Sitdown Sunday: Is America doomed to repeat its mistakes when it comes to racism?

The very best of the week’s writing from around the web.

IT’S A DAY of rest, and you may be in the mood for a quiet corner and a comfy chair.

We’ve hand-picked the week’s best reads for you to savour.

1. ‘I’ve become the thing I feared’

Star Wars: The Force Awakens European Premiere - London Doug Peters / EMPICS Entertainment Doug Peters / EMPICS Entertainment / EMPICS Entertainment

Spaced’s Simon Pegg used to think that Hollywood was beyond his grasp – so how did he end up best mates with JJ Abrams and starring next to Tom Cruise? In this interview, he talks about how his career – and life – has changed.

(The Guardian, approx 13 mins reading time)

“I had a bit of a crisis of confidence afterwards. I hadn’t had the chance to take stock, and I came home to the UK and I was pretty sure I wanted to quit acting. I called my agent and I said – this is an absolutely true story, and ridiculous if a little name-droppy – but I said: ‘Look, I want to take some time off and think about what I want to do next.’ I was being a bit dramatic. I said: ‘Don’t call me for the next six months, unless like, Steven Spielberg calls.’ Then, of course, my phone rang.”

2. The strange bank murder

Maurice Spagnoletti was hired to clean up Doral Bank in Puerto Rico – but before he could finish his work, he was killed in 2011. Did he discover something dodgy?

(Business Week, approx 23 mins reading time)
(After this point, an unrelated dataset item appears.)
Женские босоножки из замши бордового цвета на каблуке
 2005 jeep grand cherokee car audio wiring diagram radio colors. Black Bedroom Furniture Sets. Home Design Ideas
Another car pulled up alongside his. Someone fired at least nine shots from a .40-caliber handgun, shattering his windows, and four bullets hit him in the head. Spagnoletti’s momentum sent his car veering off the highway, and it came to a stop in a thicket of tropical brush. The police arrived, and at 7:21 p.m. they pronounced him dead.

3. The Trump rallies

Campaign 2016 Clinton on Trump John Bazemore John Bazemore

The superb author George Saunders takes a break from his usual fare to take a look at Donald Trump and the way he conducts himself at rallies. His speeches, says Saunders, are full of “empty assertion”.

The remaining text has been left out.